Resources instead of rows

Traditional CRUD systems treat data as rows in a database.

AutoCRUD instead treats data as resources with revision history.

Resource
 ├── ResourceMeta
 └── Revisions

Each resource maintains a list of immutable revisions.

r1
r2
r3

The active revision is tracked by metadata.

ResourceMeta.current_revision_id

This design provides built-in support for:

  • audit history
  • rollback
  • draft workflows
  • debugging

without requiring additional infrastructure.


ResourceManager as the single interface

AutoCRUD centralizes all operations through the ResourceManager.
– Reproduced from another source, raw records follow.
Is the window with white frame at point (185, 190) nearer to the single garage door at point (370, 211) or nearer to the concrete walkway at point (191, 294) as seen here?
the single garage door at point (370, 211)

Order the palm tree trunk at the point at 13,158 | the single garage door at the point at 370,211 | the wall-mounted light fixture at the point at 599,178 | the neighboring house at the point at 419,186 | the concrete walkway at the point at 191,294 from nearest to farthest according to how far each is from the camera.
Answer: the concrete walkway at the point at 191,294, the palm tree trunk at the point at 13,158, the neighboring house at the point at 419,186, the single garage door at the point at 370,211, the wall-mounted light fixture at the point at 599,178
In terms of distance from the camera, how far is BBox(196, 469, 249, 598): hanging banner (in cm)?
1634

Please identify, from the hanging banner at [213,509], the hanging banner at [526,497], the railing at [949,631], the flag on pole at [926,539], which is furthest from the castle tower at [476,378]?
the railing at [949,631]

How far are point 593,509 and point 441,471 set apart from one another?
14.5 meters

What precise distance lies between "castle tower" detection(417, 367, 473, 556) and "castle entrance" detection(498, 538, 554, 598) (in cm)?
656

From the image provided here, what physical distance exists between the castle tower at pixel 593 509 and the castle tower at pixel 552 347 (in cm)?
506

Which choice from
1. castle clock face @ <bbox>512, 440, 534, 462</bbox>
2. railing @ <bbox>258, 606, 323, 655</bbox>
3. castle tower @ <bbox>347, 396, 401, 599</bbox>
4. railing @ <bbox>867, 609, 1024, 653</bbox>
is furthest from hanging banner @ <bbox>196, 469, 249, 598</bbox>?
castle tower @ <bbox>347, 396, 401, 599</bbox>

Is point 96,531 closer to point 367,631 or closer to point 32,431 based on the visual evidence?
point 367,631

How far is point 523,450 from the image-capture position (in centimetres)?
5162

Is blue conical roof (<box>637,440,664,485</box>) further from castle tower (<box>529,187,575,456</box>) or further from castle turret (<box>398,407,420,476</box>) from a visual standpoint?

Developers never interact directly with:

  • SQL queries
  • file storage
  • object storage

Instead, everything flows through the manager:

resource_manager.create(data)
resource_manager.get(resource_id)
resource_manager.update(resource_id, new_data)

The manager ensures that all operations consistently apply:

  • validation
  • metadata updates
  • revision creation
  • event handlers
  • message queue integration

Built-in search

Search functionality is frequently implemented separately in many applications.

AutoCRUD treats search as a core capability.

Searchable fields are extracted into metadata:

ResourceMeta.indexed_data

Example:

{
    "user.email": "alice@example.com"
}

Queries operate on metadata rather than scanning revision payloads.

This allows efficient filtering, sorting, and pagination.


Jobs as resources

Background jobs are usually implemented with separate systems such as:

  • Celery
  • RQ
  • custom job queues

AutoCRUD integrates jobs directly into the resource model.

A job is simply another resource type.

Job
 ├── status
 ├── retries
 ├── max_retries   # per-job override (None → queue default)
 └── errmsg

Creating a job automatically places it in the queue:

create()
message_queue.put(resource_id)

Workers process jobs through the same ResourceManager interface.


Storage independence

AutoCRUD abstracts persistence through IStorage.

This allows multiple storage strategies:

Backend Meta Revision Blob
Memory memory memory memory
Disk SQLite filesystem filesystem
S3 SQLite S3 S3
Postgres PostgreSQL S3 S3

Because storage is abstracted, application code remains unchanged.


What AutoCRUD is not

AutoCRUD is not designed to replace every backend architecture.

It is not:

  • a full event sourcing system
  • a workflow orchestration engine
  • a distributed data platform

Instead, AutoCRUD focuses on one goal:

Making model-driven APIs simple and consistent.


When AutoCRUD is useful

AutoCRUD works well for applications where:

  • APIs follow CRUD patterns
  • version history is useful
  • consistent API behavior is important
  • developers want to focus on domain logic

Typical use cases include:

  • internal tools
  • administrative systems
  • content management systems
  • configuration management
  • job processing systems

The goal

AutoCRUD aims to reduce the amount of infrastructure code developers must write.

By combining:

  • model-driven APIs
  • versioned resources
  • metadata indexing
  • storage abstraction
  • automatic route generation

developers can focus on what matters most:

the business logic of their application.